Most nonfiction authors realize they need some kind of platform—visibility to the intended readership—in order to secure an agent. One question that gets asked a lot: How big of a social media following is necessary? Based on your conversations with agents or publishers, do you think there’s a magic number that makes a difference? Or are agents/publishers looking at this more holistically? I guess what I’m asking is: Just how important is social media?

Tough question to answer. In my opinion, the power of an author’s platform, which includes a social media footprint, is in the eyes of the beholder. And even when someone clearly has a huge platform that leverages a large advance, the book’s sales more often than not never recover the advance. I’d like to say that publishers have learned that a great platform won’t necessarily convert into great book sales, but I’d be mistaken.
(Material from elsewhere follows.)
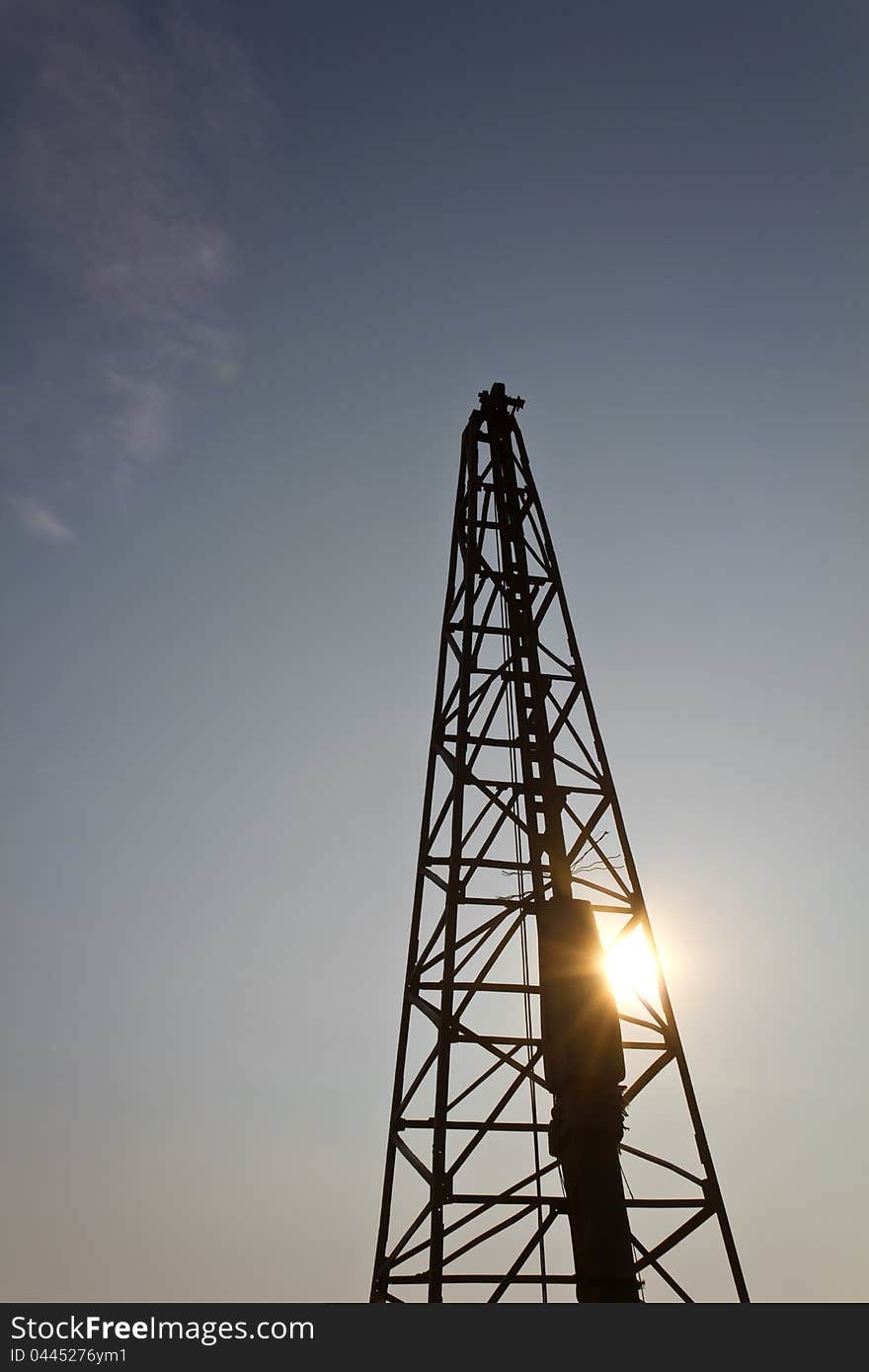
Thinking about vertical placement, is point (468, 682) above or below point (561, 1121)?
above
The platform/sales metric is a moving ball with a mind of its own that doesn’t care what everybody thinks is supposed to happen. Some editors probably suspect that some advances are too high but will go along to get along. And bidding wars usually override smart math. Regardless of reality, publishers want to believe that platforms matter. It follows that writers and their agents need to accommodate their belief system.

Memoir seems to lie in a gray area as far as what materials authors need to prepare. Some agents/publishers want a full manuscript, some want a proposal. Maybe some even request both. How do you advise memoirists to navigate this efficiently? Should they prepare a proposal before starting the submissions process or start by trying to sell on the basis of a manuscript?

In my experience, memoir can be sold on the basis of a traditional nonfiction proposal. However, I think it will need an expansive outline of at least 250 words per chapter and at least 2500 words of sample text. This should be enough to enable editors and agents to assess the work’s viability. Sometimes they might request more, which is a good thing.

If an author has been self-publishing for some time, and decides they want to pitch a new project, should they disclose that in the query letter? If their self-published titles didn’t sell very well, will that be a problem for securing agent or publisher interest?

If the self-published book has sold more than 1000 copies, I think most traditional people will think that’s pretty good. However, if the sales were due to a one-time promotion and the current Amazon ranking is poor, I advise briefly mentioning the book(s) near the bottom of the query. Interested editors and agents will want the writer to explain why their new book won’t share a similar fate, which can be challenging. Fortunately, most book professionals know that most self-published books don’t accurately reflect what the writer might have achieved with a traditional publisher. In such scenarios, the writer will have to make extra efforts at proving they are in a much stronger position to sell sufficient numbers of the next book if attached to a traditional structure.